Daya saing telah dan akan terus menjadi topik diskusi yang menarik di kalangan ekonom, pelaku bisnis, dan politisi. Boleh dikata “peningkatan daya saing” telah menjadi kata kunci yang sering didendangkan dalam setiap seminar, temu usaha, maupun pidato para pejabat. Ia menjadi obsesi semua orang. Ironisnya, konsepsi mengenai daya saing sering kali kabur dan disalahartikan. Banyak yang mengartikan bahwa daya saing negara sama dengan daya saing produk maupun daya saing perusahaan. Daya saing negara Indonesia makin merosot dari tahun ke tahun dan berada dalam peringkat papan bawah dari sampel negara yang diteliti setiap tahun. Begitu dilaporkan oleh World Competitiveness Report dan Global Competitiveness Report dalam laporan tahunannya selama 7 tahun terakhir (IMD, 2007; World Economic Forum, 2006). Padahal suatu perusahaan yang menghasilkan produk yang memiliki daya saing belum tentu memiliki daya saing untuk semua produk yang dihasilkannya. Demikian juga bila sejumlah perusahaan di suatu negara memiliki daya saing yang tinggi, belum tentu seluruh perusahaan di negara tersebut memiliki daya saing yang tinggi.

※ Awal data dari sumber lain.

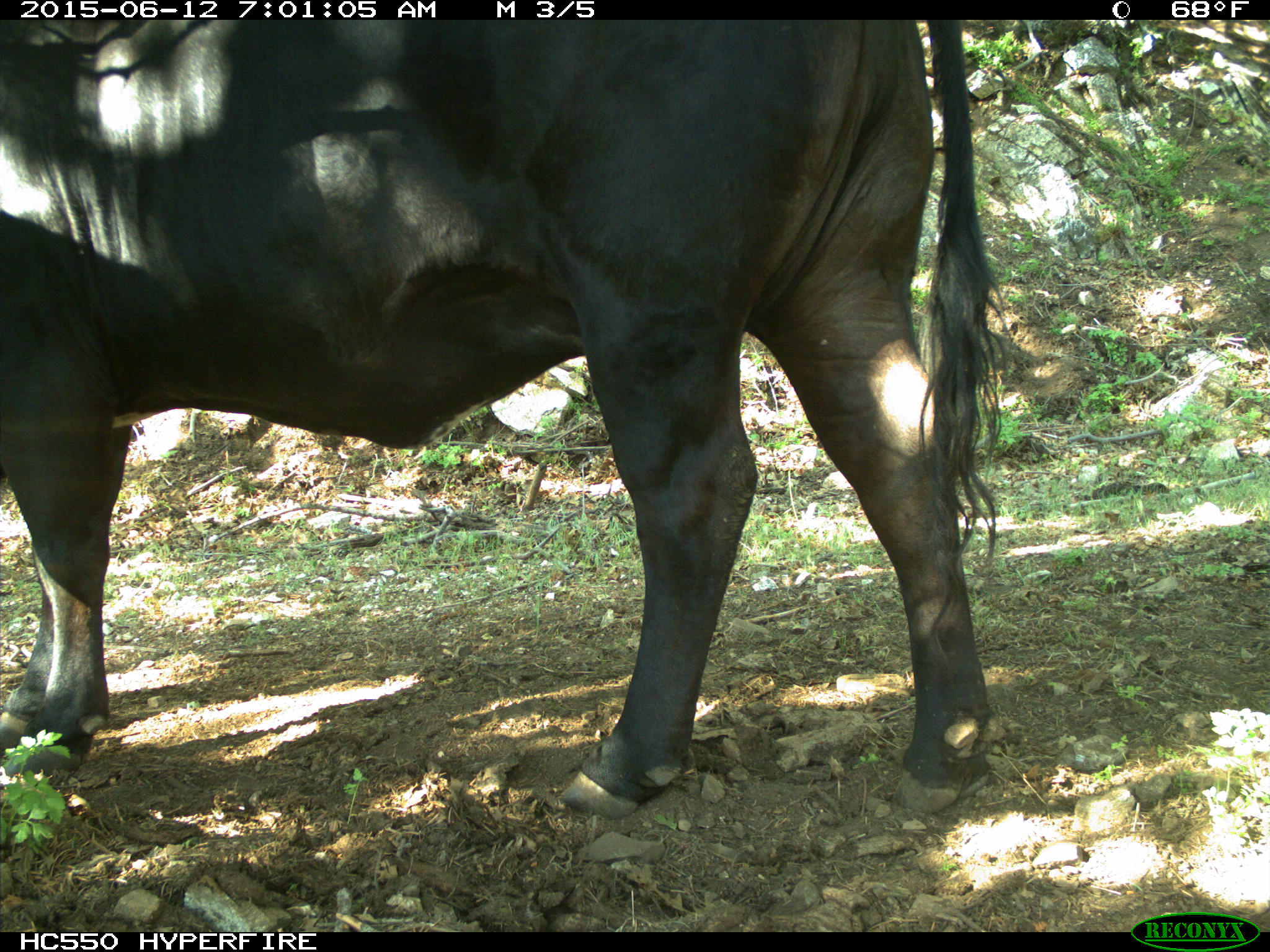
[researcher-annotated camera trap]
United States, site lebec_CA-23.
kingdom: Animalia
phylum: Chordata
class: Mammalia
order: Artiodactyla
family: Bovidae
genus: Bos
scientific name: Bos taurus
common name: domestic cow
Bos taurus (domestic cow).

 Oleh karena itu, beberapa ekonom menentang konsep yang mengatakan bahwa negara bersaing di pasar global persis sama dengan yang dilakukan oleh perusahaan. Paul Krugman berada pada jajaran paling depan di antara para ekonom yang berpendapat bahwa daya saing suatu negara tidak identik dengan daya saing perusahaan/produk. Ia pernah memperingatkan, jargon 'peningkatan daya saing' merupakan obsesi yang berbahaya (Krugman, 1994). Ada setidaknya dua alasan: Pertama, dalam realitas, yang bersaing bukan negara, tetapi perusahaan dan industri. Kebanyakan orang menganalogkan daya saing negara identik dengan daya saing perusahaan. Bila negara Indonesia memiliki daya saing, belum tentu seluruh perusahaan dan industri Indonesia memiliki daya saing di pasar domestik maupun internasional. Kedua, mendefinisikan daya saing negara lebih problematik daripada daya saing perusahaan. Bila suatu perusahaan tidak dapat membayar gaji karyawannya, membayar pasokan bahan baku dari para pemasok, dan membagi deviden, maka perusahaan itu akan bangkrut dan terpaksa keluar dari bisnis yang
digelutinya.


Perusahaan memang bisa bangkrut, namun negara tidak memiliki bottom line alias tidak akan pernah “keluar dari arena persaingan”. Suka atau tidak suka dengan kinerjanya, negara tidak bisa begitu saja keluar dari bisnis. Tidak seperti perusahaan, persaingan antar negara bukan merupakan zero-sum game. Negara bersaing di pasar internasional tidak hanya sebagai pesaing, yang hanya untung di atas pengorbanan negara lain. Sebaliknya, ada interdependensi antar negara: sebagai pasar ekspor atau sebagai pemasok barang-barang impor. Krugman, oleh karena itu, menyimpulkan bahwa negara-negara utama di dunia tidak dalam tingkat persaingan yang signifikan satu sama lain. Dengan kata lain, dalam konteks bisnis, persaingan antar produk atau perusahaanlah yang lebih menonjol. Dalam perdagangan internasional, keunggulan komparatif suatu produk dapat dilihat dari nilai RCA (Revealed Comparative Advantage). Konsep RCA pertama kali diperkenalkan oleh Bela Balassa pada tahun 1965. Sejak itu banyak laporan penelitian dan studi empiris menggunakan RCA sebagai indikator keunggulan komparatif suatu produk dan dipergunakan sebagai acuan spesialisasi perdagangan internasional. Konsep RCA yang dipelopori oleh Balassa memang ditujukan untuk mengukur keunggulan relatif suatu produk (Balassa, 1965).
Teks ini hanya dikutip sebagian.